Suas crenças oferecem a você a possibilidade de navegar pelo mundo com menor gasto de energia do seu cérebro. Das coisas mais simples, como esperar o sinal vermelho para os carros pararem e você poder atravessar a rua, até filosofias de vida baseadas em doutrinas religiosas. Em tudo isso as crenças estão presentes.

Sem as crenças, o cérebro do ser humano travaria, pois você precisa de velocidade de interpretação do que acontece continuamente ao seu redor, para, assim, poder tomar decisões que garantam a sua sobrevivência, sem ter a necessidade de averiguar cada coisa no extremo detalhe.

Podemos ter as crenças triviais de senso comum, como acreditar que um objeto esférico é uma bola, de que minha mãe e meu pai ficaram juntos para eu estar aqui. Mas também podemos ter crenças contextualizadas. Isto é, crenças que vivem dentro de um mundo qualquer, como a justiça, uma seita, um partido político, um universo fictício etc, em que a base das crenças se diferenciam da crença de outros mundos.

As crenças de um advogado, que foram construídas com muito estudo na faculdade, o faz olhar um criminoso diferentemente de como a sociedade o vê. Enquanto colegas da escola fazem bullying com alguém que tem algum “problema” de comportamento, o psicólogo o vê como um paciente e consegue captar e interpretar o que passa em sua mente, graças às suas crenças profissionais construídas. Ou mesmo, pessoas que amam arte e olham para um urinol presente numa exposição e vê concepção artística onde outras pessoas vêem apenas um urinol.

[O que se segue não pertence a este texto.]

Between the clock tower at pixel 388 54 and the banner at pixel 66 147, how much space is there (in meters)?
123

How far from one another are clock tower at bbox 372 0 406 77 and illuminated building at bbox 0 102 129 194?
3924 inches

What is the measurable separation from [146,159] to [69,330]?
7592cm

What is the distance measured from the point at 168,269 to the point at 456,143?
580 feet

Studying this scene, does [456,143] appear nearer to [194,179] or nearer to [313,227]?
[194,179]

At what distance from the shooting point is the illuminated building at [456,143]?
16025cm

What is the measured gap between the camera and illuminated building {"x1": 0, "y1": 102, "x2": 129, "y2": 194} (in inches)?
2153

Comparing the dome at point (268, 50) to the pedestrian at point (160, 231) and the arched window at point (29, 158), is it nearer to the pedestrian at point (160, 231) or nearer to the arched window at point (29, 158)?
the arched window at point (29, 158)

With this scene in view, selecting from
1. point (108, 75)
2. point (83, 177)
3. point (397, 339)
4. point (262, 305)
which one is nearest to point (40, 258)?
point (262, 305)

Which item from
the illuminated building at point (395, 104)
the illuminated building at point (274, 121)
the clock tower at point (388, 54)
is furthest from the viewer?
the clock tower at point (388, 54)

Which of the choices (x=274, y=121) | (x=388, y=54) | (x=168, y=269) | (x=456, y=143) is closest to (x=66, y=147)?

As crenças contextualizadas são a base para a construção de realidades e pseudo verdades que fazem com que pessoas interpretem o mundo de uma forma específica, e assim, são direcionadas para o bem ou para o mal, ao bel prazer de quem construiu esta realidade. Vemos isso fortemente no contexto político e religioso.

Independentemente se é uma crença trivial ou contextualizada, nosso cérebro usa um algoritmo base que segue um fluxo que constrói e fixa as crenças na sua mente. Entender este fluxo, ajudará você a utilizar o metapensamento, a se entender e a se interceptar antes que uma crença, que você julga nociva, seja estabelecida no seu eu.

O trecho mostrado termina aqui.